AVX512 was clearly a great innovation in the vectorization landscape. A far cleaner instruction set, complete and symmetric, with very interesting blend, ternlog, lane-crossing instructions and the especially interesting mask registers. Lots and lots of goodies and an eye for compiler implementation.

I feel Intel failed hard at diffusion of the ISA (why not put it everywhere, with half-perf, it'll improve later, no change in code) and also at not pushing more energy/dollars into ispc. Yeah yeah your compiler engineers are clever, but you've been doing this for 20 years and autovectorization is still ways off. Let me write code in a way that can be easily vectorized. A subset of C. Less awkward than cuda.

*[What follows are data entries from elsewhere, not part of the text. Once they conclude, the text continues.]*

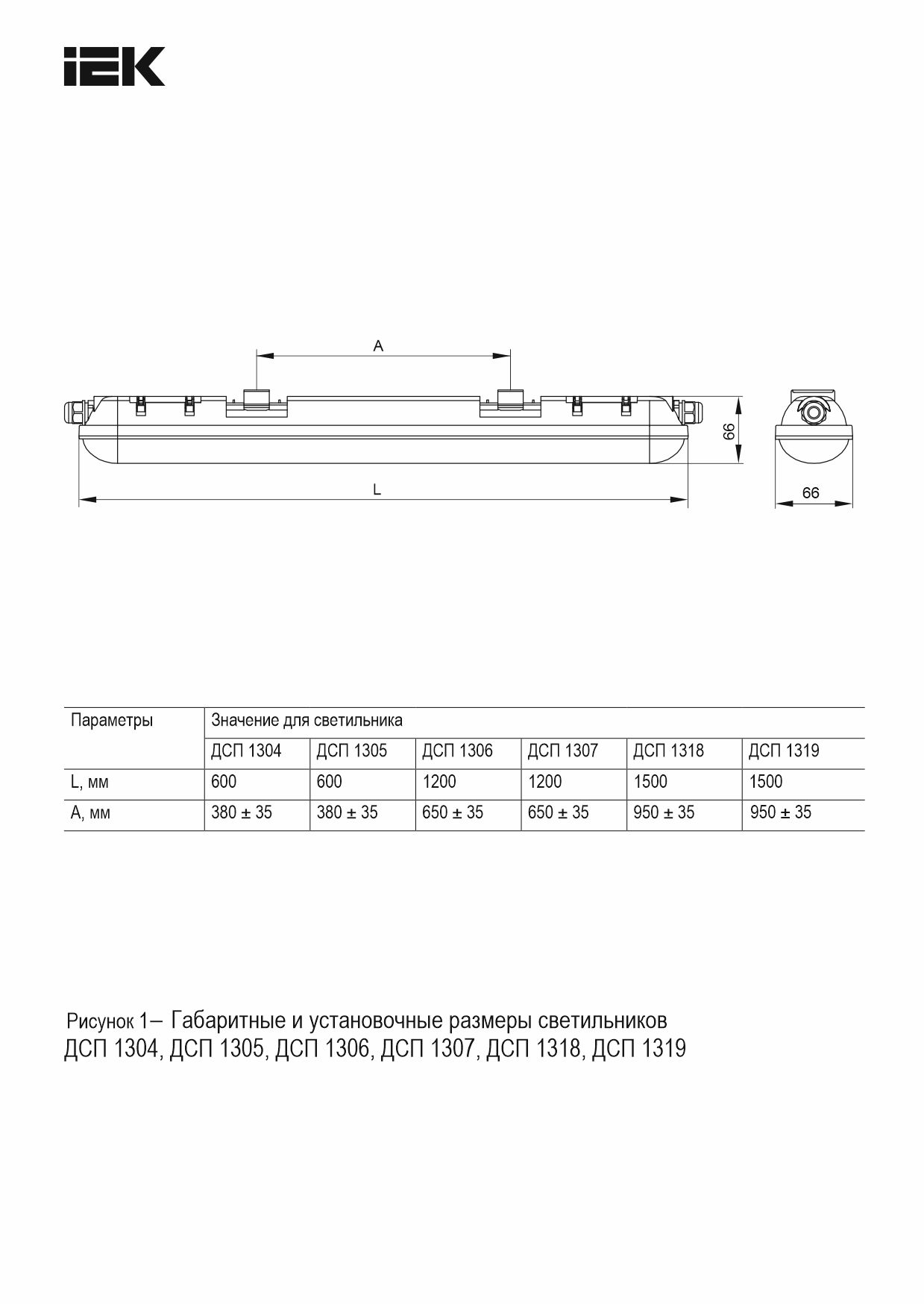 IEK

A

66

L

66

| Параметры | Значение для светильника | | | | | |
|---|---|---|---|---|---|---|
| | ДСП 1304 | ДСП 1305 | ДСП 1306 | ДСП 1307 | ДСП 1318 | ДСП 1319 |
| L, мм | 600 | 600 | 1200 | 1200 | 1500 | 1500 |
| A, мм | 380 ± 35 | 380 ± 35 | 650 ± 35 | 650 ± 35 | 950 ± 35 | 950 ± 35 |

Рисунок 1– Габаритные и установочные размеры светильников ДСП 1304, ДСП 1305, ДСП 1306, ДСП 1307, ДСП 1318, ДСП 1319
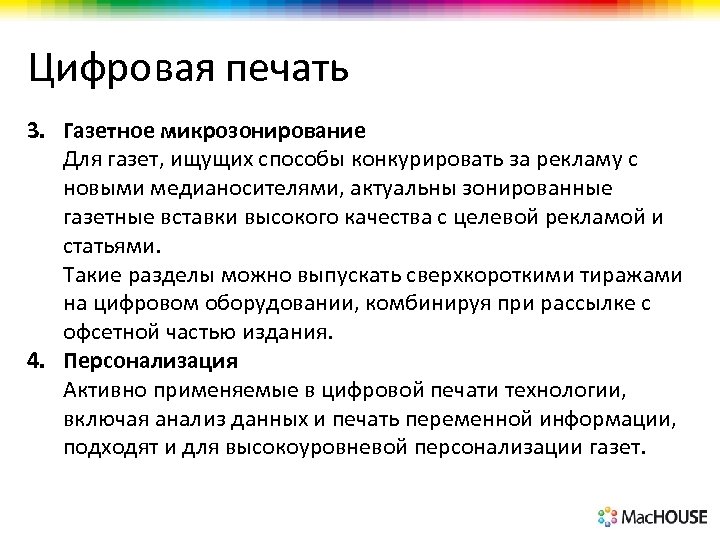 Цифровая печать

3. Газетное микрозонирование
Для газет, ищущих способы конкурировать за рекламу с новыми медианосителями, актуальны зонированные газетные вставки высокого качества с целевой рекламой и статьями.
Такие разделы можно выпускать сверхкороткими тиражами на цифровом оборудовании, комбинируя при рассылке с офсетной частью издания.

4. Персонализация
Активно применяемые в цифровой печати технологии, включая анализ данных и печать переменной информации, подходят и для высокоуровневой персонализации газет.

MacHOUSE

Now it seems AVX512 and large vector units is dying and still is too niche. Sad.

The cleanup being tied to the width increase was the first problem. The new width still being a fixed one was the second.

SVE is SIMD actually done right – on the Arm side in the near future, everything from smartphones to massive HPC boxes will be covered by the same clean SIMD ISA.

I agree it would have been nice to have 'infinite sized' instructions, chopped up to the actual underlying vector size. But there were so many complaints about AMD not implementing some instructions as 256 bit-wide but 2x128 that I feel they went for the least microcode route.

Mask registers offset the size problem a bit. I just wish we'd rebuild a language or clean libraries to take full advantage of this programming model. Is ispc still maintained? Does anyone use it in prod? Genuinely curious.

I feel SVE is 'too late' as most CPU makers seem to go back to smaller vector units (leaving the vectorized stuff to gpus - I know they're not the same thing, but if you're investing in heavy perf hardware, for repetitive computing...) and even Intel doesn't seem very serious about AVX512 except in the Xeon world. But then if you pay 8000EUR for a platinum thing, you might be able to pay for top talent to handcraft some intrinsics.